Devant les auditeurs du Collège des Hautes Études de Stratégie et de Défense (CHESD), Julien Paluku Kahongya a livré une analyse approfondie de la gestion des provinces en situation de crise sécuritaire. Fort de son expérience de gouverneur du Nord-Kivu durant douze ans, l’actuel ministre du Commerce extérieur a mis en perspective les réalités de la décentralisation face aux impératifs militaires, institutionnels et administratifs. Cette intervention, à la fois pédagogique et stratégique, s’inscrit dans un contexte où l’efficacité de l’état de siège reste au cœur des débats en République démocratique du Congo.
Le ministre du Commerce extérieur, Julien Paluku Kahongya, a partagé, mardi 21 avril 2026 à Kinshasa, son expertise en matière de décentralisation et de gestion des conflits dans la région des Grands Lacs avec les auditeurs de la 11ᵉ session du Collège des Hautes Études de Stratégie et de Défense (CHESD), lors d’un module consacré à la gestion des provinces en état de siège en République démocratique du Congo.
Intervenant en sa qualité d’ancien gouverneur du Nord-Kivu, fonction qu’il a occupée pendant douze ans, Julien Paluku a centré son exposé sur les réalités opérationnelles de l’administration provinciale dans des contextes sécuritaires dégradés, en prenant notamment les exemples du Nord-Kivu et de l’Ituri, deux provinces soumises à l’état de siège depuis plusieurs années.
Le thème développé, intitulé « Gestion d’une province en état de siège en République démocratique du Congo : entre impératifs sécuritaires, mutations institutionnelles et défis de l’efficacité », a permis de mettre en lumière les spécificités de ce régime d’exception, caractérisé par un transfert partiel des compétences civiles vers les autorités militaires.
Dans son intervention, Julien Paluku a d’abord rappelé le fonctionnement d’une province en temps normal, marqué par la séparation des pouvoirs entre l’exécutif provincial et l’assemblée provinciale, avant de détailler les transformations induites par l’état de siège.

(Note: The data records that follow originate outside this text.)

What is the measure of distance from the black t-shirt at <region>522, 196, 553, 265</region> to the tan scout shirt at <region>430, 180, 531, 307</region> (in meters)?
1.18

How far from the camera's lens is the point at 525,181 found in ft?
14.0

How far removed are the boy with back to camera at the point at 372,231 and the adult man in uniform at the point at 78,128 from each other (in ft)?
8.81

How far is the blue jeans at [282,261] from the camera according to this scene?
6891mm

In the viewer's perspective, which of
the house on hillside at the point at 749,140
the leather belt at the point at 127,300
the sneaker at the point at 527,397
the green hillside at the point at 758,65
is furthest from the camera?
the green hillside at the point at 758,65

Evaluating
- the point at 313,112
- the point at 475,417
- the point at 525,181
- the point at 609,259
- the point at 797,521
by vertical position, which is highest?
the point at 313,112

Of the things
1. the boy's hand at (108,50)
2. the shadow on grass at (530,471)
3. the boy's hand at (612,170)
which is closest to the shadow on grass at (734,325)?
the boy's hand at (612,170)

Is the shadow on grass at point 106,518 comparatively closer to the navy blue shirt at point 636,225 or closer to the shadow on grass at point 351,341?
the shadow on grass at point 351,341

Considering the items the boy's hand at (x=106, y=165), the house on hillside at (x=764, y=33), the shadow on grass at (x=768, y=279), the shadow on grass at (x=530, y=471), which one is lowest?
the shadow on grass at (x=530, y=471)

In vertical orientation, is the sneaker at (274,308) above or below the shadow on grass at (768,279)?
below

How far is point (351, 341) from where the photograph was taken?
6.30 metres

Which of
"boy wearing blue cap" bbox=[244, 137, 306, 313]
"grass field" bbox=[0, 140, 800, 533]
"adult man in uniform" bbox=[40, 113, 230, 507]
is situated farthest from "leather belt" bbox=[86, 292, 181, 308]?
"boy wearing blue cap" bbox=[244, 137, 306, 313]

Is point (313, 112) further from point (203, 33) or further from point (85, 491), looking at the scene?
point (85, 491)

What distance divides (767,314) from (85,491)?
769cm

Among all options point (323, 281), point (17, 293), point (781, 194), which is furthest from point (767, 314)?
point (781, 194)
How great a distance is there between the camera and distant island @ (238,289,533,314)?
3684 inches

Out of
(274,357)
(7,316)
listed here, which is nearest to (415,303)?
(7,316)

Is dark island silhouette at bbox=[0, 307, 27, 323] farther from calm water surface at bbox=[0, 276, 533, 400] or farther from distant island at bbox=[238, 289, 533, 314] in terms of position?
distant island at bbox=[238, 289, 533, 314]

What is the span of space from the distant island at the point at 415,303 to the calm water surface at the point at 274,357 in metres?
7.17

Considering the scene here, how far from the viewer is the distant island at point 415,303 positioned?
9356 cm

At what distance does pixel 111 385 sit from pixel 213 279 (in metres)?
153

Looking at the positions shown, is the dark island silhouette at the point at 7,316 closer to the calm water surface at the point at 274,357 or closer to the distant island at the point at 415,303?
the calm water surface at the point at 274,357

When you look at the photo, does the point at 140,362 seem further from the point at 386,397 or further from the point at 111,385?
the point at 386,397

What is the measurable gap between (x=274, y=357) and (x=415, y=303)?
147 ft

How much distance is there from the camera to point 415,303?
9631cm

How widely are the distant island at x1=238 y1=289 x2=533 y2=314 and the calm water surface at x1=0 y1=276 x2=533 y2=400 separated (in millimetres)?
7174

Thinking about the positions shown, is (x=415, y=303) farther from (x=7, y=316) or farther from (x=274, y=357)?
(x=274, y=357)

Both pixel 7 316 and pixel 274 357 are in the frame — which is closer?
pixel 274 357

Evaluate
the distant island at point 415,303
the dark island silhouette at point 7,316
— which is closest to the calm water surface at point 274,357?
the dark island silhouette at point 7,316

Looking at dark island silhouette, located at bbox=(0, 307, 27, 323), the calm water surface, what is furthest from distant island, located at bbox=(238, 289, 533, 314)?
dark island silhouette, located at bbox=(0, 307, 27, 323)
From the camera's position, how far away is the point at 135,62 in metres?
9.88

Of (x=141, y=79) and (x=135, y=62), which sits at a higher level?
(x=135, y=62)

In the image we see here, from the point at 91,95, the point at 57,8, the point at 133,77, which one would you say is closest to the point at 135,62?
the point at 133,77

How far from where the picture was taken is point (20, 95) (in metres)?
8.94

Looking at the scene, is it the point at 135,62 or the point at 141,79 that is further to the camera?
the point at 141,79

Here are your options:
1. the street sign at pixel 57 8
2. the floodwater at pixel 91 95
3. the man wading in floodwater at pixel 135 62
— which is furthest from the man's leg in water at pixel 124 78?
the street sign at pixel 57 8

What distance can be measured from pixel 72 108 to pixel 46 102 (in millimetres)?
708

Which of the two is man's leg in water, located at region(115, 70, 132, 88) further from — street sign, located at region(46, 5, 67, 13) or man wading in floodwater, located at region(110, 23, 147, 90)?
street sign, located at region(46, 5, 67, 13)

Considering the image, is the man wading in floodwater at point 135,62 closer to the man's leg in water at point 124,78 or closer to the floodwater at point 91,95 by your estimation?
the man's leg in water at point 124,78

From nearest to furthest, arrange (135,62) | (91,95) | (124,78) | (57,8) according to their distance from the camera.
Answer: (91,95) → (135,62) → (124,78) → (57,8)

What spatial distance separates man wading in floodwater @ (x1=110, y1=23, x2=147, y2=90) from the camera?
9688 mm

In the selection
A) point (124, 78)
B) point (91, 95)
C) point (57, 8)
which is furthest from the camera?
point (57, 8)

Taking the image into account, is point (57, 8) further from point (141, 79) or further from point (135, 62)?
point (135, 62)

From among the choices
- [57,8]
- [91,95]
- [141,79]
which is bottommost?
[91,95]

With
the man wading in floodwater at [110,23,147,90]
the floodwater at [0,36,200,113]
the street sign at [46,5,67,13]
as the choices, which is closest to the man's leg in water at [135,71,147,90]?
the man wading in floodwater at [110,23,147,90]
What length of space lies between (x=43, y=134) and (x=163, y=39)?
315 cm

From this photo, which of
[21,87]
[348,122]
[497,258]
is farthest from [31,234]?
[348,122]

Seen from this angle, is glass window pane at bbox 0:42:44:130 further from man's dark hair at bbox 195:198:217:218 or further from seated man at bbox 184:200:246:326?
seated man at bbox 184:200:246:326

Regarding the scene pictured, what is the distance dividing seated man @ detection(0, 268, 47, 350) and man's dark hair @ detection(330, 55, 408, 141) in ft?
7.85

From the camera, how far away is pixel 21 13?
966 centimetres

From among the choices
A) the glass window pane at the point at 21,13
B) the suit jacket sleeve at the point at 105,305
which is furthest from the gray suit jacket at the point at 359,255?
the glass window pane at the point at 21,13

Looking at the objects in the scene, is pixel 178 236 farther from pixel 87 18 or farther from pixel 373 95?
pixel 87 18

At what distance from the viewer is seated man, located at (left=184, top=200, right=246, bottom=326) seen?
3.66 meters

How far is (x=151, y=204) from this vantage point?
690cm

Ce dernier entraîne une reconfiguration des structures administratives, avec des implications directes sur la gouvernance locale, la prise de décision et la gestion des ressources.
L’ancien gouverneur a insisté sur la complexité de concilier les exigences sécuritaires avec les impératifs de développement et de continuité des services publics. Il a souligné que la réussite d’un tel dispositif repose sur une coordination étroite entre les autorités militaires, les services administratifs et les acteurs locaux, dans un environnement souvent marqué par l’urgence et l’instabilité.
Au-delà du diagnostic, Julien Paluku a également évoqué les perspectives d’avenir, en mettant l’accent sur la nécessité d’adapter les mécanismes de gouvernance aux réalités du terrain. Il a plaidé pour une approche intégrée, combinant sécurité, développement et renforcement des institutions locales, afin de garantir une sortie progressive et durable de l’état de siège.
Les échanges avec les auditeurs du CHESD ont été marqués par une forte interaction, témoignant de l’intérêt suscité par le sujet. Les participants ont notamment interrogé le conférencier sur les conditions de réussite de l’état de siège, les défis liés à la décentralisation en contexte de crise, ainsi que les leçons tirées de l’expérience du Nord-Kivu.
Cette séance s’inscrit dans le cadre de la formation stratégique dispensée par le CHESD, une institution chargée de préparer les cadres civils et militaires aux enjeux de défense, de sécurité et de gouvernance.